Solicitud escrita: Copia al pie de la letra el pasaje del texto sobre el cuento Proserpina que comienza con "Hay aquí un" y sigue hasta "y ser leído.".

Selección:
═══

Por Carlos Pacheco
Me llamaste y clamaste, y quebraste mi sordera;
brillaste y resplandeciste, y curaste mi ceguera;
exhalaste Tu perfume, y lo aspiré, y ahora suspiro
por Ti;
gusté de Ti, y ahora siento hambre y sed de Ti […]
Agustín de Hipona, Las
confesiones
¿No habrá
seres inexplicablemente poseídos por la pasión de Dios? Como antes había ateos
vilipendiados por una sociedad que se autoproclamaba creyente, ahora aquellos
serán tratados con conmiseración por una sociedad de ateos. […] Pero ellos, de día, de noche, en medio de los
hombres o de sus marchas solitarias, no dejarán de sentirse interpelados por la
Presencia, […] irrecusable en su misterio.
A. M. Besnard, citado por A.R.G. en Proserpina
Para algunos seres,
la escritura es mucho más que un oficio. Profesión podría llamarse, con tal de
que digamos profesión de fe, en una
dimensión ética y trascendente, justamente profética,
del lenguaje. Proferir, escribir, puede llegar a ser entonces un acto erótico y
tanático a la vez, donde elegir y cambiar, inscribir y borrar, insistir y fijar
(antes de volver a dudar) son los vaivenes de una danza verbal encarnada en el
léxico, articulada por el esqueleto sintáctico, sostenida por esa música que es
la prosodia, animada e iluminada por un deseo de la significación que llega en
ocasiones a ser tenaz y punzante como un dolor. Ese reiterado acto de amor y
goce y sufrimiento conduce en ocasiones a la gestación de un texto logrado,
memorable como el que hoy celebramos, capaz, como dice su prefacio, de conmover a su lector en esa otra
relación amorosa que puede llegar a ser la lectura.
Hay aquí un misterio:
¿por qué un escritor se dedica con abnegación a trabajar un texto,
abandonándolo todo, como un enamorado? ¿Qué exigencia interior irrenunciable
hace que ese oficiante de la escritura dedique cientos de horas a elaborar y
reelaborar ese tejido de palabras? No lo sé, pero desde su primera versión,
premiada y publicada en 1985, el cuento Proserpina,
de Armando Rojas Guardia, publicado ahora como libro gracias a una amorosa
conspiración de sus amigos, tenía el destino de existir y ser leído.
Proserpina es excepcional y convoca nuestra atención en
primer lugar porque se trata hasta ahora del único cuento –pleno y redondo
donde los haya– escrito con pasión por el autor de una reconocida obra poética
y ensayística. Nos impacta por su inédita profundidad en la exploración de un
tema a la vez muy central en la obra de Rojas Guardia y muy inusual en la
literatura venezolana. La pasión amorosa no sólo aparece allí, según el tópico
clásico, como alegoría del anhelo y el encuentro con el Ser Supremo, sino
también como método de búsqueda y cultivo sistemáticos de esa religiosa
relación con lo Superior. Es el doble vínculo –La llama doble, según el título del
notable ensayo de Octavio Paz– que llegan a pretender unos amantes: suma pasión
humana e ilimitado anhelo de lo divino en una convivencia que solo parece
accesible a través de excepcionales estados de conciencia. Por eso, con
disciplina y tesón, con persistencia y atención meticulosa similares a las que
se exige el soñador de “Las ruinas circulares” para concebir un hijo soñándolo,
estos amantes arquetípicos se proponen alcanzar la mutua fecundación espiritual
en un orgasmo supremo que pudiera llevarlos a perder la conciencia
o, más bien, a abandonar su limitada y repetitiva conciencia
ordinaria, para abrirse y disponerse por instantes al contacto con una
conciencia superior.

═══

Líneas de origen:
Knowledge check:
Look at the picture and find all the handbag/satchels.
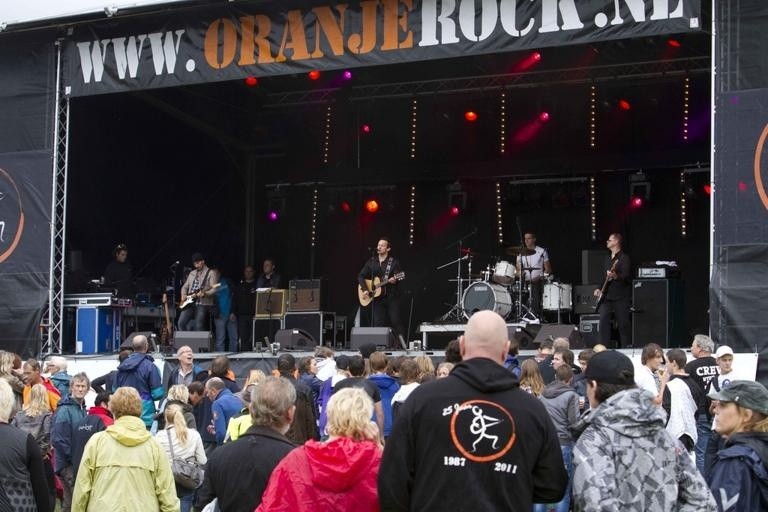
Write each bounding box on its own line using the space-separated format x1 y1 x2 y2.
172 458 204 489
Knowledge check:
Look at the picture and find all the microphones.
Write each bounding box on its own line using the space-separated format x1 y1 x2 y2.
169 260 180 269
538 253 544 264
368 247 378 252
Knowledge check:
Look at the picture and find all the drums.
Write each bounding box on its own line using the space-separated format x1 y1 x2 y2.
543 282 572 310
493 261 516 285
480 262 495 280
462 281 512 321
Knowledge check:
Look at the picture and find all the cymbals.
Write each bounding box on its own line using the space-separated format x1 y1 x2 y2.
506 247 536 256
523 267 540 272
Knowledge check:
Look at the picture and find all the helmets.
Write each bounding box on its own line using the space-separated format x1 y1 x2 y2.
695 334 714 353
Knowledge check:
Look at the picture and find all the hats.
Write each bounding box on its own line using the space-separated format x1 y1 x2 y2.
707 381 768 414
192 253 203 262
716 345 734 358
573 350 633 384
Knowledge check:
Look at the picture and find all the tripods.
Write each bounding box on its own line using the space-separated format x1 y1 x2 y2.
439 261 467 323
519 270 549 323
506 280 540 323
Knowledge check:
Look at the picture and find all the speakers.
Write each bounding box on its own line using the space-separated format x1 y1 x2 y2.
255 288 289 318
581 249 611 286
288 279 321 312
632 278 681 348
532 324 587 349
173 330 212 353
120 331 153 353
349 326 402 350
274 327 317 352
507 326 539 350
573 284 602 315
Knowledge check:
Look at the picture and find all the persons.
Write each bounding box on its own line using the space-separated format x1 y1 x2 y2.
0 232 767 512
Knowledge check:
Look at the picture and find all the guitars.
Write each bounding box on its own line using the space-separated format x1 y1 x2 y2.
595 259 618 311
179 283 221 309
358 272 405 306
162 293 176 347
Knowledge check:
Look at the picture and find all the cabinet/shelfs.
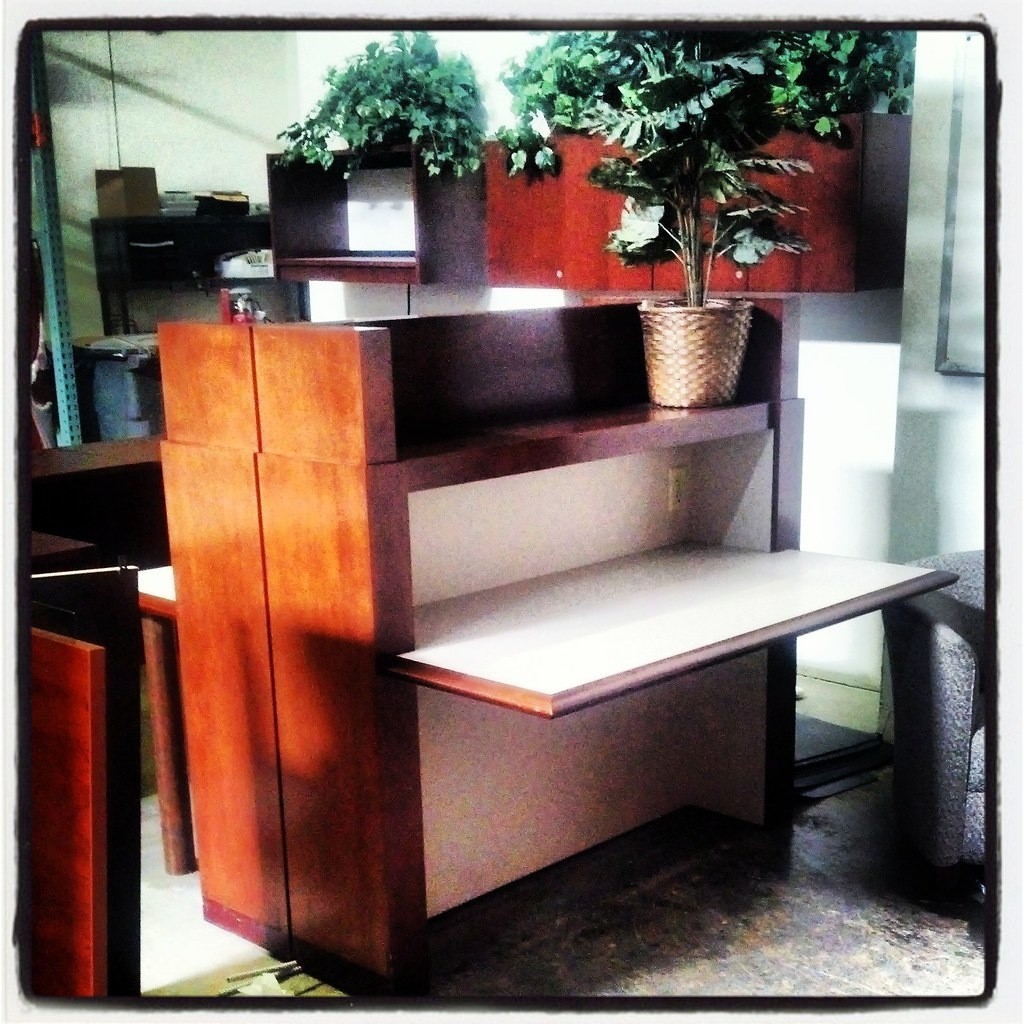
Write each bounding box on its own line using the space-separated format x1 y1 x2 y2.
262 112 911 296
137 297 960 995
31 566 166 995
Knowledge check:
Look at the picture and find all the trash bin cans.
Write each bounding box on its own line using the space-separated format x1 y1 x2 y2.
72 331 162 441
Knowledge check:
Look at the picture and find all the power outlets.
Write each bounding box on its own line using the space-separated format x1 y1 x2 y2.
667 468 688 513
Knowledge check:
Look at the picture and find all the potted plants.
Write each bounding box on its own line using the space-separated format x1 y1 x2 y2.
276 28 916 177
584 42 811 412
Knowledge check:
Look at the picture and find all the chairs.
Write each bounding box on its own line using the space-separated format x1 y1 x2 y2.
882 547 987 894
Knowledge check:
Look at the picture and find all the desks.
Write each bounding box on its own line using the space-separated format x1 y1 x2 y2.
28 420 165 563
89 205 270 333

═══

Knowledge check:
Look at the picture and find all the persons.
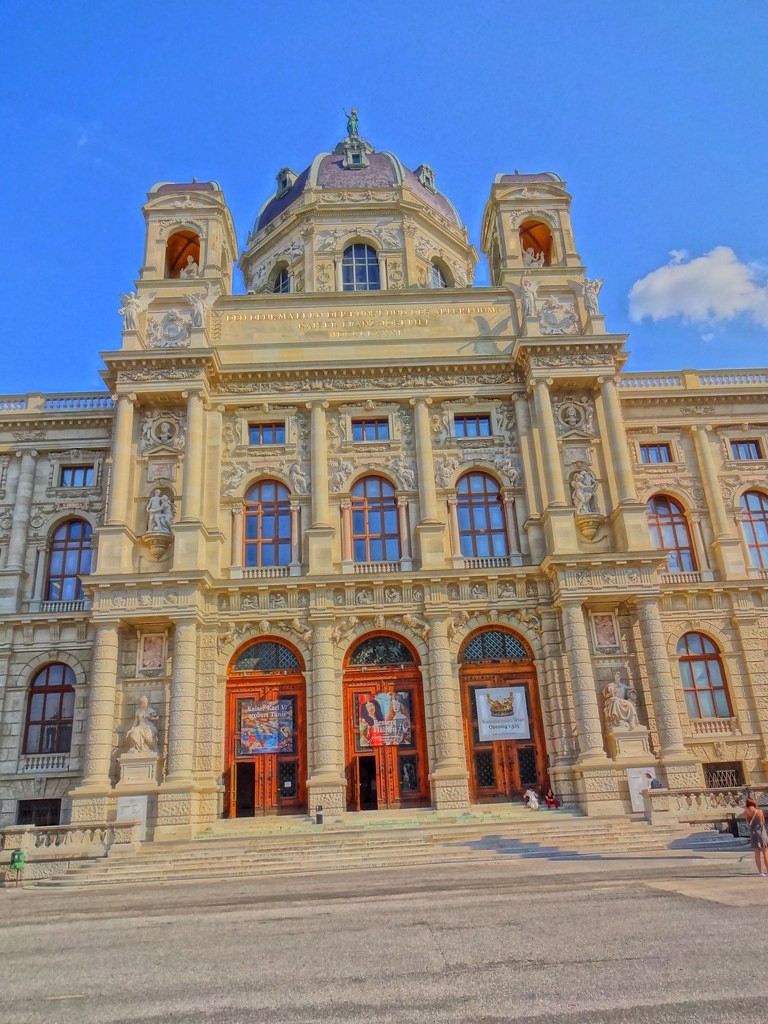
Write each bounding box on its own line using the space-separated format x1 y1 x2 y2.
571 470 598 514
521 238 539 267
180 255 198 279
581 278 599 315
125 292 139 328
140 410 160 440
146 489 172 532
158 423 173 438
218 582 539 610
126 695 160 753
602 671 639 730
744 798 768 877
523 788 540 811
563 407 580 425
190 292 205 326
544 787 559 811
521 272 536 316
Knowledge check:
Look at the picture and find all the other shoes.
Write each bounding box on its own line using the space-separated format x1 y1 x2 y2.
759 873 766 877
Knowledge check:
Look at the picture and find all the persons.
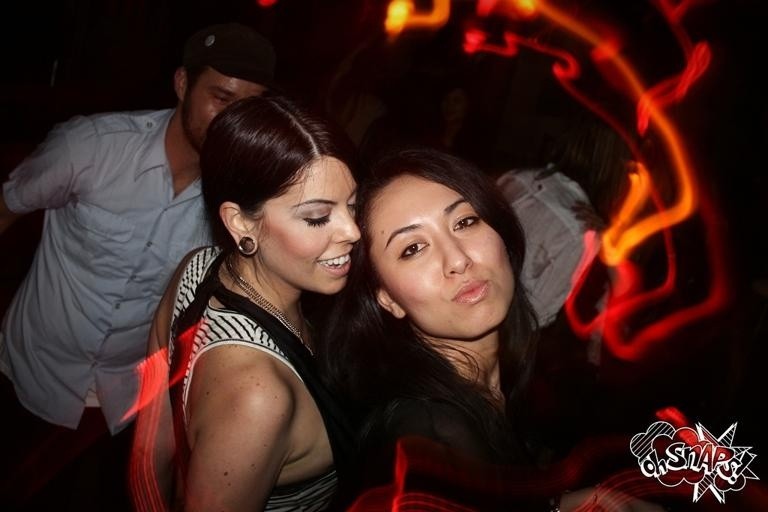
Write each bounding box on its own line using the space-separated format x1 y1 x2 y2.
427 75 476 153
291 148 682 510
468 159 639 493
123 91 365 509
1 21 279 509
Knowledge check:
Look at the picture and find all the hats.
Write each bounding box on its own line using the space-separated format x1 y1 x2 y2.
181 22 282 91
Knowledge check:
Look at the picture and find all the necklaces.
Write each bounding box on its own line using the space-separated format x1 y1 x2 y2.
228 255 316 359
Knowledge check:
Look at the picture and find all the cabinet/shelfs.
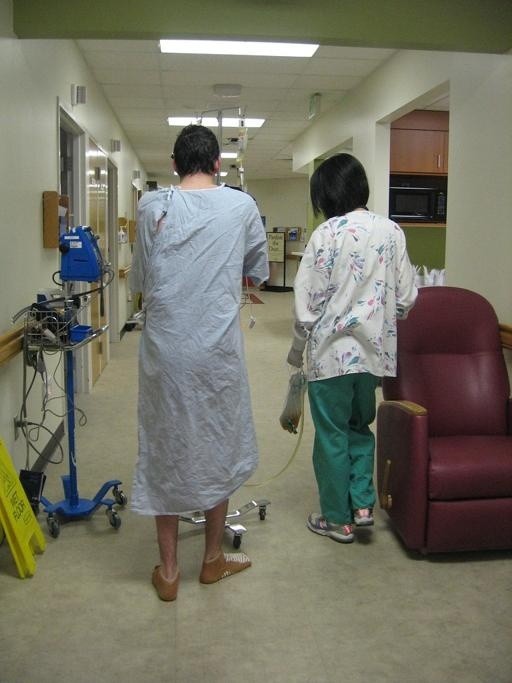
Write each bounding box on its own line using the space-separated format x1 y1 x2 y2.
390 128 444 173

═══

Respuesta escrita:
Hay aquí un misterio:
¿por qué un escritor se dedica con abnegación a trabajar un texto,
abandonándolo todo, como un enamorado? ¿Qué exigencia interior irrenunciable
hace que ese oficiante de la escritura dedique cientos de horas a elaborar y
reelaborar ese tejido de palabras? No lo sé, pero desde su primera versión,
premiada y publicada en 1985, el cuento Proserpina,
de Armando Rojas Guardia, publicado ahora como libro gracias a una amorosa
conspiración de sus amigos, tenía el destino de existir y ser leído.